The immediate concern stems from Iran’s strategic location at the Strait of Hormuz, a critical chokepoint through which approximately 20 percent of the world’s oil and liquefied natural gas (LNG) supplies flow. Following the strikes, an official from the European Union’s naval mission Aspides reported that vessels were receiving VHF transmissions from Iran’s Revolutionary Guards indicating that “no ship is allowed to pass the Strait of Hormuz.” While not formally confirmed by Iran, this unverified move has fueled anxieties about potential disruptions to global energy trade. Houthi groups in Yemen have also renewed threats against shipping in the Red Sea and Gulf of Aden, further exacerbating regional instability.
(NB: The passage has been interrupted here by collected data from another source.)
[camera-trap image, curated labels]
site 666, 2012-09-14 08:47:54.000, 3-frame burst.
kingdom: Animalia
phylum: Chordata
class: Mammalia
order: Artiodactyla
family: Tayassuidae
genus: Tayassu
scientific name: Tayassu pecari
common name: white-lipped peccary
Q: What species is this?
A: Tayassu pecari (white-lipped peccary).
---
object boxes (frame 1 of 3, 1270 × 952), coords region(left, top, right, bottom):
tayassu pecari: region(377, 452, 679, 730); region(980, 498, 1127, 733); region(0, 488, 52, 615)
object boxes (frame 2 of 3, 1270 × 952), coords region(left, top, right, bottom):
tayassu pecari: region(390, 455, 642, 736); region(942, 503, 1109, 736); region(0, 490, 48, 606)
Geopolitical Instability and Market Reactions

Energy and geopolitical analysts are closely monitoring the situation, warning that a sustained conflict could disrupt oil production not only in Iran but also in neighboring countries like Saudi Arabia. Unlike the limited market impact observed after a U.S. military incursion into Venezuela in January, or earlier strikes against Iran, this broader campaign is expected to last ‘days not hours,’ according to a Trump administration official. Homayoun Falakshahi, an oil analyst at ICIS, noted that the severity of Iran’s retaliation options would depend on whether its top leadership had been eliminated.

Even before the U.S. oil market opened on Saturday, prices had jumped in anticipation of the attack, with crude oil reaching $67 a barrel on Friday, a $5 increase from a month prior. Analysts at investment bank Barclays projected that the global Brent crude oil benchmark could reach $80 per barrel due to U.S.-Iranian hostilities. Forbes emphasized that prices at the pump would begin rising almost immediately as new deliveries from refineries reached local gas stations. The threat extends beyond crude oil, as LNG tankers, vital for power grids and heating in many European and Asian countries, also rely on passage through the Strait of Hormuz.

Consumer Impact and Regional Price Variations

U.S. consumers are urged to prepare for rising gasoline prices and other energy costs in the coming days and weeks. The U.S. attack has already drawn criticism from Democratic members of Congress, who are leveraging affordability concerns as a key issue for the 2026 midterm elections. Representative Rosa DeLauro stated, ‘Americans are demanding help with the cost-of-living crisis, but President Trump would rather start another war, potentially driving up energy prices, than listen to them.’

Recent data from the U.S. Energy Information Administration (EIA) already shows an upward trend in retail gas prices. In Washington state, for example, average regular fuel prices rose for the second consecutive week, reaching $4.14 per gallon on Monday, up from $4.01 the previous week. This represents a 46-cent increase since last month. Nationally, the average U.S. gas price stood at $2.94 last week. Samantha Gross, director of the Energy Security and Climate Initiative at the Brookings Institute, highlighted that Iran’s larger oil production capacity and strategic location make a disruption far more significant than in Venezuela, with market impacts extending beyond the U.S.

Long-Term Outlook and Production Prospects

While some analysts, like Robert Auers of RBN Energy, suggest that a regime change in Iran could open significant opportunities for international oil companies to expand production due to the nation’s vast, easily drilled reserves and sound infrastructure, others remain cautious. Jim Burkhard, vice president at S&P Global Energy, noted that regime change ‘historically does not lead to higher production quickly,’ citing concerns about security and stability for investment capital. The current well-supplied global oil market, which had seen crude prices sink to five-year lows earlier this year, has provided some buffer, but analysts warn that a tighter market would amplify the price impacts of such geopolitical events.

The immediate aftermath of the US-Israel military action against Iran underscores the profound vulnerability of global energy markets to geopolitical instability, translating rapidly into tangible cost increases for consumers worldwide.